RBL Bank MD & CEO Vishwavir Ahuja
Shares of RBL Bank
slipped as much as 4.29 per cent to Rs 201.55 on the BSE on Monday after the private sector lender said its managing director and CEO Vishwavir Ahuja had sold shares worth over Rs 38.5 crore in the bank.
"We have received an intimation from Vishwavir Ahuja, Managing Director and CEO of the bank, mentioning that he has sold 18,92,900 shares of RBL Bank
on 27th and 28th of August, 2020 for approximately Rs 38.52 crore," RBL Bank
said in a regulatory filing, on Friday. READ THE FILING HERE
The sale has been driven primarily with the need to extinguish personal debt obligations and related servicing burden, undertaken over the last few years mainly to exercise and purchase vested ESOPs (and pay associated tax), as well as to take care of some pressing family commitments, the bank said.
The sale represents approximately 18 per cent of his/family's total holdings and Ahuja continues to retain 80,10,000 shares (approximately 1.6 per cent holding) of RBL Bank post the sale of these shares, it added.
"While I have sold a small part of my shareholding in the bank, I strongly believe that RBL Bank has a robust balance sheet and business franchise, is well capitalised and fortified to deal with the economic impact of the prevailing pandemic situation confronting the nation, and extremely well positioned to exploit market opportunities in the short as well as long term," Ahuja said in his intimation addressed to the compliance officer..
At 11:15 AM, the stock was trading 4.04 per cent lower at 202.10 as compared to 0.12 per cent gain in the S&P BSE Sensex. Around 2 crore shares have changed hands on the NSE and BSE so far, combined.
The private sector lender reported a 47 per cent decline in June quarter net profit at Rs 141 crore, owing to excess provisions of Rs 460 crore. The bank said it set aside Rs 240 crore for Covid-19 related provisions, taking the total money set aside due to possible reverses because of the pandemic to Rs 350 crore.
The gross non-performing assets ratio improved to 3.45 per cent as against 3.62 per cent in March, but was higher than 1.38 per cent in the year-ago period.
The bank's core net interest income grew 27 per cent to Rs 1,041 as margins remained strong at 4.85 per cent, while non-interest income declined 33 per cent to Rs 334 crore because of the pandemic.
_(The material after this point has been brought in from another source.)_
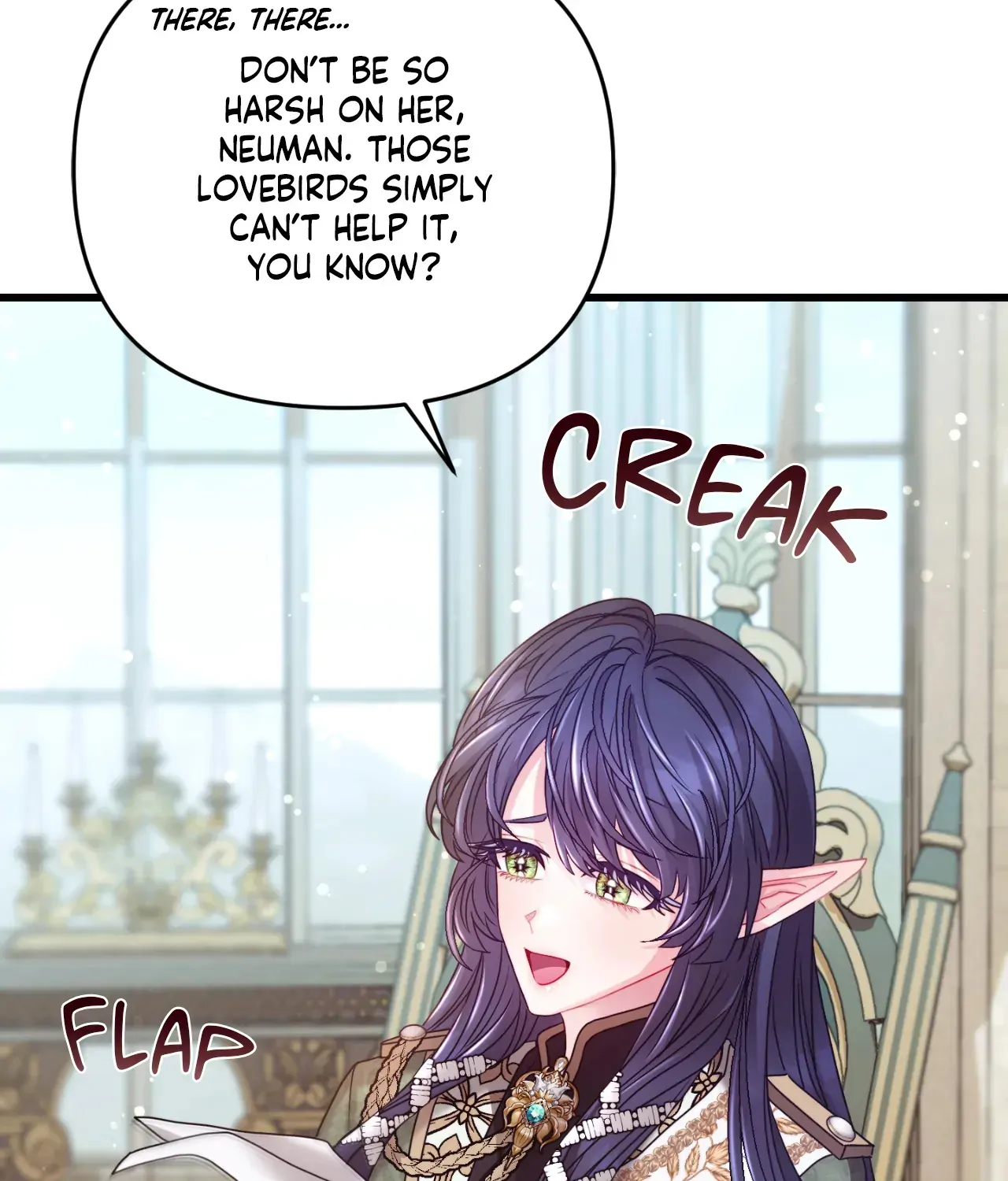 Wolf Under Sheep’s Clothing - Chapter 9 manhwa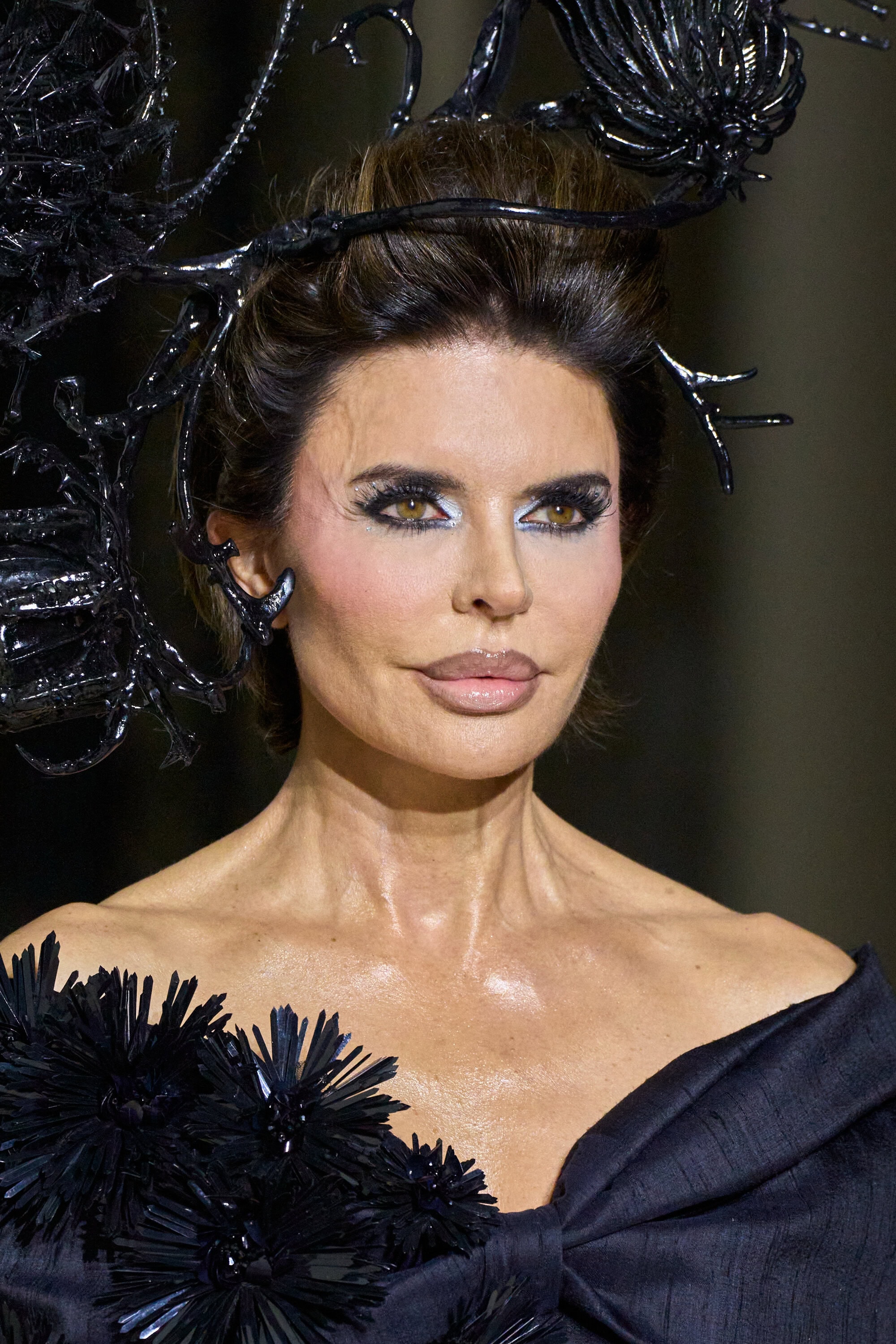 Germanier Spring 2026 Couture Fashion Show Details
The overall capital adequacy stood at 16.35 per cent, with core tier-I ratio at 15.16 per cent.
In a post-results report dated July 28, Emkay Global Financial Services recommended 'Hold' rating on the stock with the target price of Rs 195.
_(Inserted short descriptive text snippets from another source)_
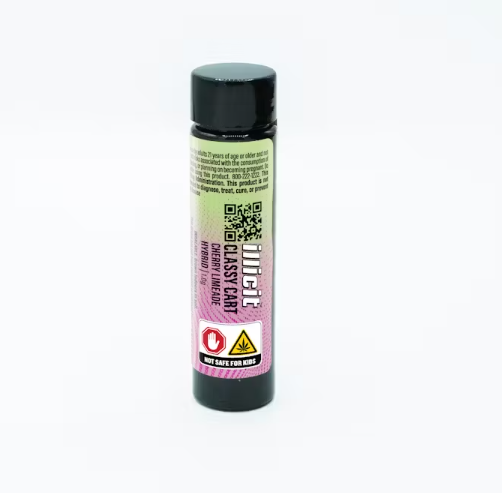 CHERRY LIMEADE 1G CARTRIDGE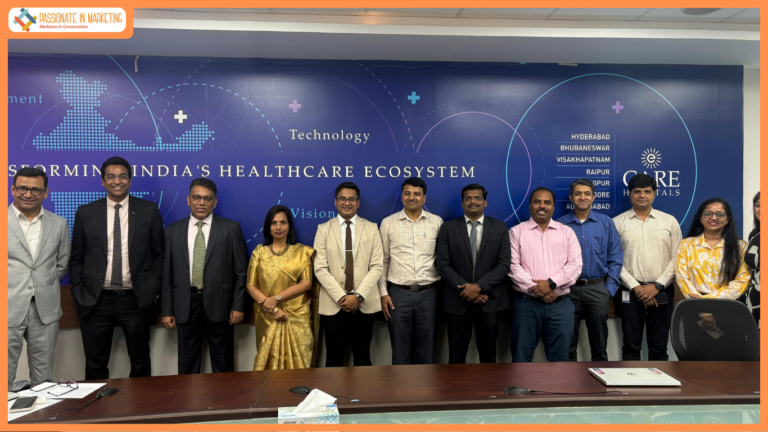 CARE Hospitals Marks International Nurses Day with Week-Long Celebrations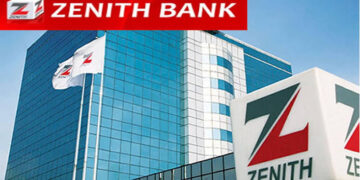 Zenith Bank Halts Dividends, Bonuses Amid CBN’s New Capital Directive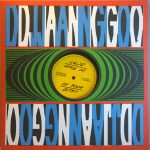 Django Django - In Your Beat (12", Single, Ltd)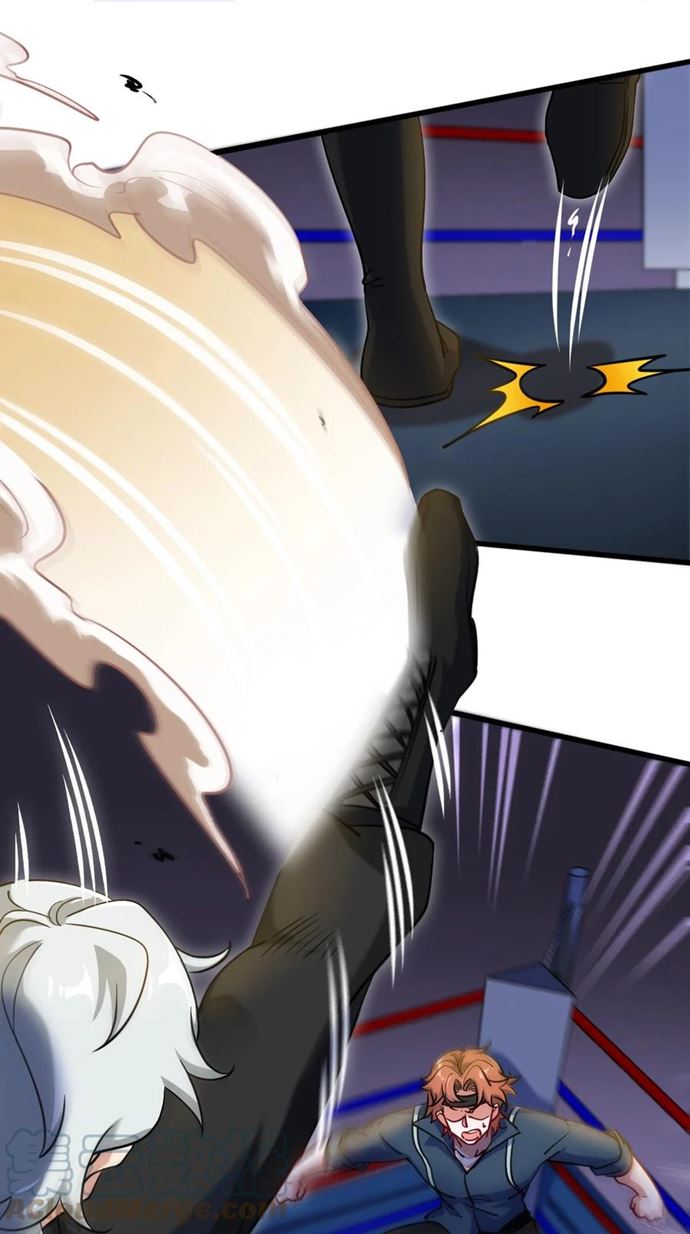 Dragon King Hall Chapter 110 Bahasa Indonesia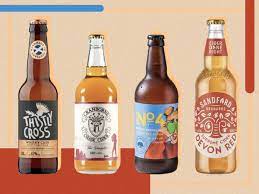 Join the largest network of hard cider makers, retailers , events, vendors and sippers! Best British Cider Brands To Try In 2021 The Independent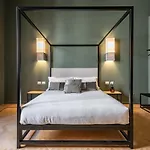 The Couper Sant'andrea 4* Milan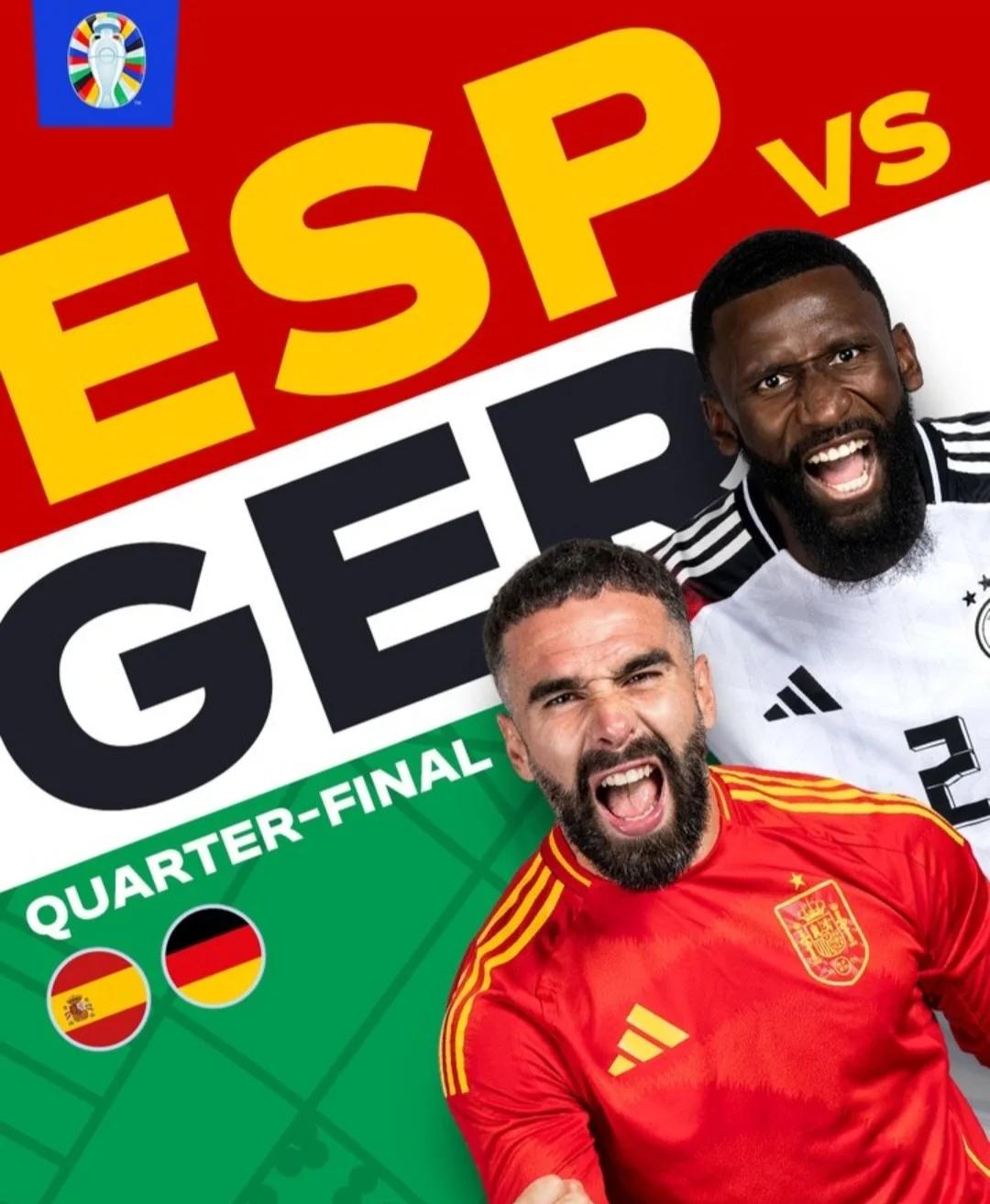 九游体育平台-德国队惨遭淘汰,与西班牙擦肩而过!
"Loan growth remains subdued due to Covid-19-led disruptions and continued de-bulking of the corporate book. However, the bank has recovered from the deposit scare in Q4, with 7 per cent QoQ growth and CASA touching 30 per cent for the first time. The overall moratorium rate fell to 13.7 per cent from 33 per cent in value terms, but remains sticky for Cards at 22 per cent. Cumulative contingent provisions now stand at Rs 350 crore (up Rs 240 crore during Q1), 60bps of loans, which we believe need to be further accelerated," the brokerage said.
"With the deposit scare largely behind, we believe that the stock will now largely track the asset quality performance, with risk on its retail book likely to remain higher," it said.
HDFC Securities, on the other hand, said the near-term pain was inevitable for the bank, and, as such, the brokerage had a 'REDUCE' rating on the stock. The target price of Rs 148, however, remained unchanged.
"Significant treasury gains and strong NIMs buoyed RBK’s Q1 earnings. While QoQ deposit growth was healthy, deposit granularity remains an area of concern. Moratorium trends in the credit card and micro-credit portfolios, where LGDs are high, are concerning. These segments could contribute disproportionately to slippages and LLPs. Provisions are likely to remain elevated in the near term, denting return ratios. This underpins our REDUCE rating," it said.